Language - autor desconhecido

Language – autor desconhecido

 

É da história da colonização os países invasores vitoriosos estabelecerem dominação da língua no território objeto de exploração. No caso da América, foram Inglês, Espanhol e Português (Portugal) as línguas preponderantes. Na América Latina, o Brasil logrou criar sua própria língua portuguesa, com diferenciações regionais de tons, pronúncia e outros traços linguísticos, mas língua única, mantendo-se grandes diferenciações de vocábulos e pronúncia relativamente a Portugal. No resto da América Latina e na América Central, o domínio do espanhol (castelhano). Na América do Norte, o Inglês britânico ganhou particularidades que trazem importantes diferenciações, essencialmente mantida a mesma língua. Indígenas e africanos, em toda a América, ofereceram suas contribuições culturais (destacadamente, linguística e culinária). Um resultado singular foi, principalmente a partir do século XX, o Inglês se tornar língua instrumental em grande parte do mundo, facilitando a comunicação entre imigrantes, nos negócios e no turismo. Nos últimos 10-15 anos, o mandarim e o espanhol vêm crescendo em importância, por conta da globalização e da microeletrônica, facilitando intercâmbio no mercado de trabalho e no mundo dos negócios. Mas, o Inglês permanece, solidamente, como língua instrumental de referência. 

O Brasil, que teve aqui os franceses e holandeses, depois os fluxos migratórios de italianos, alemães, e japoneses, e a importante contribuição de indígenas e negros, beneficiou-se de um sincretismo cultural amplo, principalmente em religião, língua, culinária, festas e folguedos. Esta é a parte boa da herança colonial e pós-colonial. 

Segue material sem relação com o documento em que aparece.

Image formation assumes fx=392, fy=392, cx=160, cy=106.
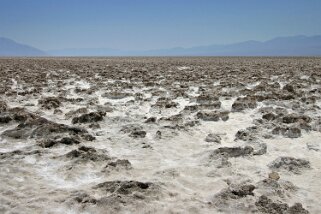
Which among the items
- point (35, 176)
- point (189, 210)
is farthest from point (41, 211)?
Result: point (189, 210)

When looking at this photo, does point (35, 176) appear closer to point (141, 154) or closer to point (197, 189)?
point (141, 154)

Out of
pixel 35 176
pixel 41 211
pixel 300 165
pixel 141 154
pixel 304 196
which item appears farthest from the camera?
pixel 141 154

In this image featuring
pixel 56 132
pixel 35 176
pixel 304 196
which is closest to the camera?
pixel 304 196

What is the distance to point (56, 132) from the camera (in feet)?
24.1

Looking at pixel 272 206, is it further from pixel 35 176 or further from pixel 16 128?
pixel 16 128

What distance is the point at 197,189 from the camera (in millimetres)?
5027

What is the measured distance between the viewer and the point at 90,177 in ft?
17.8

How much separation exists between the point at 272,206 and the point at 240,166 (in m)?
1.40

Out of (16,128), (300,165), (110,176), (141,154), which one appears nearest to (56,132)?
(16,128)

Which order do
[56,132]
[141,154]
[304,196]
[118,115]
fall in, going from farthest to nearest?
[118,115] < [56,132] < [141,154] < [304,196]

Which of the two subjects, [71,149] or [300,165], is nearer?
[300,165]

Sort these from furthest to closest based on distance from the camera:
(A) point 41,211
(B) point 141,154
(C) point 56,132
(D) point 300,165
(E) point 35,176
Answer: (C) point 56,132 → (B) point 141,154 → (D) point 300,165 → (E) point 35,176 → (A) point 41,211

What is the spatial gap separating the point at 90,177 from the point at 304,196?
281cm

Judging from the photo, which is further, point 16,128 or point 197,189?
point 16,128
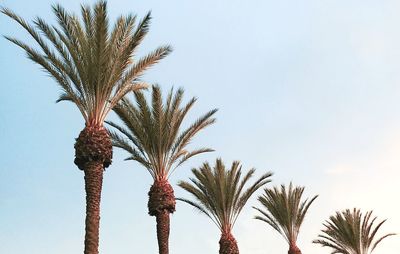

No mais, principalmente depois da nova onda de globalização iniciada os anos 1980-1990, caímos em submissa macaqueação da língua inglesa, ofuscando o natural processo de ‘nacionalização’ de vocábulos. Ou a natural absorção de vocábulos estrangeiros (latim, inglês, alemão, francês, italiano) grafados em itálico na rigorosa escrita acadêmica (e não na jornalística), indicando a natureza de “estrangeiro”. Nossa saga, nesse mister, pode ser ilustrada a partir de alguns fatos pitorescos. 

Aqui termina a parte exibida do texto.